- The Washington Times - Saturday, July 16, 2005

In the midst of one of the greatest challenges we have ever faced, we in the Western World have developed a serious communications problem. In this era of hypersensitivity and political correctness, words no longer have meaning.

The good are too often portrayed as evil; indefensibly wicked acts are made less so by how they are described. Words like “hero” and “hatred” have lost definition. In a struggle for survival, the inability to discern attackers from allies, friends from foes and heroes from cowards can be catastrophic.

Scotland Yard and MI5 — the British domestic intelligence service — concluded three of the four young men who killed 52 people with backpack bombs in London on July 7 were home-grown. Law enforcement and security officials suspect plastic explosives used to create the carnage originated in Bosnia and were smuggled into Britain “by a criminal enterprise” after transiting much of the European Union.

Investigators described the perpetrators as “criminals” and characterized the event as “unlawful.” The government-subsidized BBC referred to them as “bombers” and the act as “barbaric.” But for reasons too arcane for most of us to comprehend, none of these public-safety stewards call the killers what they are — or their deed what it was. Those who planned and carried out the killings are, of course, radical Islamic fanatics who committed a horrific act of terrorism.

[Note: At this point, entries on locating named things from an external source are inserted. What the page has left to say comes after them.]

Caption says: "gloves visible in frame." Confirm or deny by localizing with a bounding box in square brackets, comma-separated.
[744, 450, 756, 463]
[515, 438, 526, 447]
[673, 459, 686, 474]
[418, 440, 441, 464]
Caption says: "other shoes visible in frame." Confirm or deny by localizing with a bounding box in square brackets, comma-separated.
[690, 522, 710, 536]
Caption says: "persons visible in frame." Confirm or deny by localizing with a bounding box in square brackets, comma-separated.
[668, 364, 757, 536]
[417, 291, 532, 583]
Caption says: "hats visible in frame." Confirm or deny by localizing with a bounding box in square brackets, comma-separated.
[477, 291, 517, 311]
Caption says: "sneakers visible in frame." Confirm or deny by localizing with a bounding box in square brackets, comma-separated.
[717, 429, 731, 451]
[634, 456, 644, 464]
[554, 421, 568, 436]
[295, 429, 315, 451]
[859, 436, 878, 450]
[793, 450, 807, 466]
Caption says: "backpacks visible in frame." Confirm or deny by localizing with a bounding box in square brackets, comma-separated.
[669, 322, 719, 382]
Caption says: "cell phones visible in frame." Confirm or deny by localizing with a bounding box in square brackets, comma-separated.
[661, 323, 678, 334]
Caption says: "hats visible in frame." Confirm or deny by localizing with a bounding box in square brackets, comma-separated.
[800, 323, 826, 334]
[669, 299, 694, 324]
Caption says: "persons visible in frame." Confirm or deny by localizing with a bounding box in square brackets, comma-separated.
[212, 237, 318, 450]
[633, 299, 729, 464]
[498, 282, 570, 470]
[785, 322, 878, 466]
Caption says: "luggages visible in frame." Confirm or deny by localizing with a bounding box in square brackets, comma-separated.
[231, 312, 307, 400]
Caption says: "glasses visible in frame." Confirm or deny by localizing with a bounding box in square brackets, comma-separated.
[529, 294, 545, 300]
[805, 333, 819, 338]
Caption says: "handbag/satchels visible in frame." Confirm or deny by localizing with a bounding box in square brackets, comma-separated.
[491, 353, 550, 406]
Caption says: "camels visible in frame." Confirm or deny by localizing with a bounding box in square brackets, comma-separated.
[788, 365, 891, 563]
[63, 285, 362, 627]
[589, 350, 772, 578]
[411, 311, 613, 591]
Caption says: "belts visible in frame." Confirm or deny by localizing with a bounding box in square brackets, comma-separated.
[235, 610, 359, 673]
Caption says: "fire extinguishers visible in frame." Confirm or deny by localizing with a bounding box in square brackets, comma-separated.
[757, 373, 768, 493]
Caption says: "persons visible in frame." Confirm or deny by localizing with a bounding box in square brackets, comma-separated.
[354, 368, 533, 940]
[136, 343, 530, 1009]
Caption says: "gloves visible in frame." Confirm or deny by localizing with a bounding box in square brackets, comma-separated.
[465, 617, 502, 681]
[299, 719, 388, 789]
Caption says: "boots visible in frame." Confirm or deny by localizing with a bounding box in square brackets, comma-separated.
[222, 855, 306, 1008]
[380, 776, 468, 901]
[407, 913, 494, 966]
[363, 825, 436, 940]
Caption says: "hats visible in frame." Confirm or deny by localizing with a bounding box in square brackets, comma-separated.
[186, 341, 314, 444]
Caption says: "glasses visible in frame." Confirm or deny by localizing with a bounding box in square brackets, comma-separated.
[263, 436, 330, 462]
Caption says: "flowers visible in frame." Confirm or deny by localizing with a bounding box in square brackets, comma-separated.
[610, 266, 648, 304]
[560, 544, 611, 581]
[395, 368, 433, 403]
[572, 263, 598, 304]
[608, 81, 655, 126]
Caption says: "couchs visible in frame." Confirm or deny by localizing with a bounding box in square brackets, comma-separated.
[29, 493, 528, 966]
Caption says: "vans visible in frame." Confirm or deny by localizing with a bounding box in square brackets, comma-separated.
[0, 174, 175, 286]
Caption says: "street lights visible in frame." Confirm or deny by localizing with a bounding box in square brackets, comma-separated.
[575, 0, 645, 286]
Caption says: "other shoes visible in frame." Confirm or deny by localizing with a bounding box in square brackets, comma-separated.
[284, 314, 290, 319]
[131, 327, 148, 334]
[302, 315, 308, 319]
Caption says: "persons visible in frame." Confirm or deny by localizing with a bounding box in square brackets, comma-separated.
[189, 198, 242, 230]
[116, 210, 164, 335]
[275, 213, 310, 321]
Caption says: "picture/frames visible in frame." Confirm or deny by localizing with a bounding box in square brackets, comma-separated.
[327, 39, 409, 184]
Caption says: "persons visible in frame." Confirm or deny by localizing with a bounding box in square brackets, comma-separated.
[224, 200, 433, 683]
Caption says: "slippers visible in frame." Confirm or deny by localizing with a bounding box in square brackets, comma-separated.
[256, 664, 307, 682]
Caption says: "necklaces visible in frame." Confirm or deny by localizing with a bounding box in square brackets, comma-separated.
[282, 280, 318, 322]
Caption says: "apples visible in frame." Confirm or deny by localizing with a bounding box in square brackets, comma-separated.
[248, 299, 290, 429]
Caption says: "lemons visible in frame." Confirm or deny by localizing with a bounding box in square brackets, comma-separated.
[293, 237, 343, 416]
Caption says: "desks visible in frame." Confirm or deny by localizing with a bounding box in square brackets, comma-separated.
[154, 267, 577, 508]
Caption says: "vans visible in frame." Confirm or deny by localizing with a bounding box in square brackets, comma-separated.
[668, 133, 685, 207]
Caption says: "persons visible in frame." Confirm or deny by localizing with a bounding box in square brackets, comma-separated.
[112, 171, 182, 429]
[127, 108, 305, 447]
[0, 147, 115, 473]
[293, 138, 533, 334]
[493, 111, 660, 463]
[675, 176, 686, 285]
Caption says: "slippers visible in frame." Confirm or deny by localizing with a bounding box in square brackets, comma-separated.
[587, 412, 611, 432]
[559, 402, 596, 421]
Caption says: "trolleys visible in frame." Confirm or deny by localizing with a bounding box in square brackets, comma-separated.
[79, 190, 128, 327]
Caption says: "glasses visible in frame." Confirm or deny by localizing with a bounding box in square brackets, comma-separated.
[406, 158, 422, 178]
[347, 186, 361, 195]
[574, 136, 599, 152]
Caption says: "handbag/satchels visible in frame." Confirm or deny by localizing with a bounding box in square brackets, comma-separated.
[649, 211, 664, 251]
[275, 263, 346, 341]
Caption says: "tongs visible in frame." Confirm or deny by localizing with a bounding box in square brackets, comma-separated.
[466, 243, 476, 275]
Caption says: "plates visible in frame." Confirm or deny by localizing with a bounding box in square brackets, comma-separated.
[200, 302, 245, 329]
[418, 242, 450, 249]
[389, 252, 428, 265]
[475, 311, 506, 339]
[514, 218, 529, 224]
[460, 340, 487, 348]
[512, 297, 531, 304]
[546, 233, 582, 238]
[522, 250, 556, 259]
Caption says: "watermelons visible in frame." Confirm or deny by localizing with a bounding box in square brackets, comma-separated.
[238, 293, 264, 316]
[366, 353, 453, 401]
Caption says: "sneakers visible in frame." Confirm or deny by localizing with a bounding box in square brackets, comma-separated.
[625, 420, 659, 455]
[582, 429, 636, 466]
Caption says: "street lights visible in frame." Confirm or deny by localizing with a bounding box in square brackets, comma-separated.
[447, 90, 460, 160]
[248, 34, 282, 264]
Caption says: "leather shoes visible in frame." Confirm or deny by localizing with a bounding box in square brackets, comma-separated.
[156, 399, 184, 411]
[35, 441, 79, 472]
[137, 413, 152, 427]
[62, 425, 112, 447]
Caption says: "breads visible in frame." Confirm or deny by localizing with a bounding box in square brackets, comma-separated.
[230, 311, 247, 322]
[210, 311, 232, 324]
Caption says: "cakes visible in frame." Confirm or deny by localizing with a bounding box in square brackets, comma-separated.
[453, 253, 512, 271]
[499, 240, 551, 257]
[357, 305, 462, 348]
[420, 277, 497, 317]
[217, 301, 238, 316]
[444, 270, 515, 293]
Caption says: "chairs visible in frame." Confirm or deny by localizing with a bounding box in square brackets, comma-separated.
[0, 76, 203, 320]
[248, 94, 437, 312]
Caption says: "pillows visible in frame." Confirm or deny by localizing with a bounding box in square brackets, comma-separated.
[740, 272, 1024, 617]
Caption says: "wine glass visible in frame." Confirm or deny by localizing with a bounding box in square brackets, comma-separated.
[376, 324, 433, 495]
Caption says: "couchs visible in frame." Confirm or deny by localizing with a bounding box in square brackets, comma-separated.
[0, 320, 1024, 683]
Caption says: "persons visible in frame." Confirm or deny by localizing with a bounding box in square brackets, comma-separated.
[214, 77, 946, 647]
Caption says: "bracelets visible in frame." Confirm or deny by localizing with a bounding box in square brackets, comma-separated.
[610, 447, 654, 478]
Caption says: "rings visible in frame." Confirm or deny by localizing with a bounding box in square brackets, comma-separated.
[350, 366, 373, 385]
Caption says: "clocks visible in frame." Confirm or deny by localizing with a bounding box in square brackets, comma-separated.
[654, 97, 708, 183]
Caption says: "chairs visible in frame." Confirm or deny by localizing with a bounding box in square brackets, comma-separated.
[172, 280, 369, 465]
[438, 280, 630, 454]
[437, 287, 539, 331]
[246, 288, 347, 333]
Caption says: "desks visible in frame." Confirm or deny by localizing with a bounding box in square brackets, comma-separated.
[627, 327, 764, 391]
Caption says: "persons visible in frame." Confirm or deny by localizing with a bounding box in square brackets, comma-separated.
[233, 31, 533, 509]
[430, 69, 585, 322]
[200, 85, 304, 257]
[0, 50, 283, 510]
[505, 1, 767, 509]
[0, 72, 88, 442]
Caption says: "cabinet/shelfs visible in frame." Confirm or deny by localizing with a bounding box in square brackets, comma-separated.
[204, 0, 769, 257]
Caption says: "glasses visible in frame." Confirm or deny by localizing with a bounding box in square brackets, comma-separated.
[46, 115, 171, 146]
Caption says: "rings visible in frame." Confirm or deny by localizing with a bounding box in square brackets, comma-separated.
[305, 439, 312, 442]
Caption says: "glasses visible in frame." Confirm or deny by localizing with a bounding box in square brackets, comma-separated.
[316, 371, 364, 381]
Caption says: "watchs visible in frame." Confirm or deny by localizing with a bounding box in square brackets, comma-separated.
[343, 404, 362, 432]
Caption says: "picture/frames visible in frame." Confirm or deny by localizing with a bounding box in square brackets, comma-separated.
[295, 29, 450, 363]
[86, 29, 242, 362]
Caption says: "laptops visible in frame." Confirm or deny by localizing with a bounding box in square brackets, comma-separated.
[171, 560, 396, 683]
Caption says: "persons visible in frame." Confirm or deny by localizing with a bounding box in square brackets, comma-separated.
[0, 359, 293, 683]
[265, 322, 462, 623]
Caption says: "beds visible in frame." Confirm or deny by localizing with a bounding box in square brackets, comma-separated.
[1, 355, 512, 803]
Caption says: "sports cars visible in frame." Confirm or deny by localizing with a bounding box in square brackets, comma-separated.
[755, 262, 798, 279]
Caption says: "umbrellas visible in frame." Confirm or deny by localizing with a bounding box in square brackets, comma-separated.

In the Netherlands, Mohammed Bouyeri, confessed murderer of Dutch documentary filmmaker Theo van Gogh went on trial in The Hague last week. Instead of mounting a defense, Bouyeri rose in the court and announced he was proud of what he had done, would have killed more if he could and would do it all again if given the chance.



The charge Bouyeri faces is “aggravated murder,” not terrorism Describing the crime, Dutch prosecutors have steadfastly refused to call Bouyeri an Islamic radical — though he calls himself a “soldier of Allah.”

Here in the United States we’re not doing much better. The U.S. media have made the Abu Ghraib story Page One “news” for nine months — and left the impression that aberrant behavior of a few was commonplace in the U.S. Armed Forces. An edited tape of a U.S. Marine firing at what he thought was a wounded, but armed and hostile, enemy combatant in a mosque in Fallujah was broadcast countless times by our television networks. Yet when the Marine’s court-martial resulted in an acquittal, it was barely covered.

Sen. Dick Durbin, Illinois Democrat, compared the men and women of our Armed Forces to those of Cambodia’s Pol Pot, Josef Stalin and Adolf Hitler — and there were U.S. politicians who said there was no need for an apology.

The flip side of all this is also painfully obvious. The word “hero” no longer means one who has willingly put himself in grave physical jeopardy for the benefit of another. Heroes are people who overcome evil by doing good at great personal risk. Succeed or fail, heroes by self-sacrifice, fortitude and action provide a moral and ethical framework and inspiration for the rest of us.

Unfortunately our modern idea of “hero” has been corrupted to include all manner of people who do not warrant the title. The athlete who just set a new sports record isn’t a hero. Nor is the “daring” movie star or even the adventurer out to be the first solo climber to scale Mount Everest. They may be brave but they don’t meet the definition of a hero: Whatever they achieve benefits only “self.” Real heroes are selfless.

U.S. Army Staff Sergeant Jonathan Holsey really is a hero. A nine-year Army veteran, Sgt Holsey was serving in the 1st Battalion of the 503rd Infantry Regiment — one of the units I’ve been privileged to cover in Iraq for FOX News. A roadside bomb — placed by a terrorist, not an insurgent, not a “bomber,” a terrorist — so severely wounded him that his left leg had to be removed below the knee at Walter Reed Army Medical Center. He now wears a prosthetic leg — yet he plans to stay in the Army. When I asked him why he replied: “because my soldiers need me. We have a war to win — and my country needs me.”

Marine Lance Cpl. Jake Knospler is another hero. On Nov. 12, 2004, Cpl. Knospler led his fire team in the 1st Battalion 8th Marines during the fight to liberate Fallujah from terrorists — not “freedom fighters,” terrorists. An enemy grenade hit him in the face, blowing away his jaw and part of his skull. He miraculously survived his terrible wounds and more than a dozen surgeries since. In the next two weeks, doctors at Bethesda National Naval Medical Center will re-install part of the corporal’s shattered skull that was removed and sewn into his chest until he was healthy enough to withstand the operation.

Cpl. Knospler told me, “I have to get better. My country, my Corps and my family are counting on me.”

These are just two of the countless heroes I’ve been blessed to see on the battlefield — and in hospitals around the country. Unlike Her Majesty’s government, Dutch prosecutors, much of our media and too many of our politicians, they have no trouble telling good from evil. They have confronted terror and persevered. In this age of ruptured rhetoric and garbled language we should be grateful we have such young Americans who know the difference.

Oliver North is a nationally syndicated columnist and founder and honorary chairman of Freedom Alliance.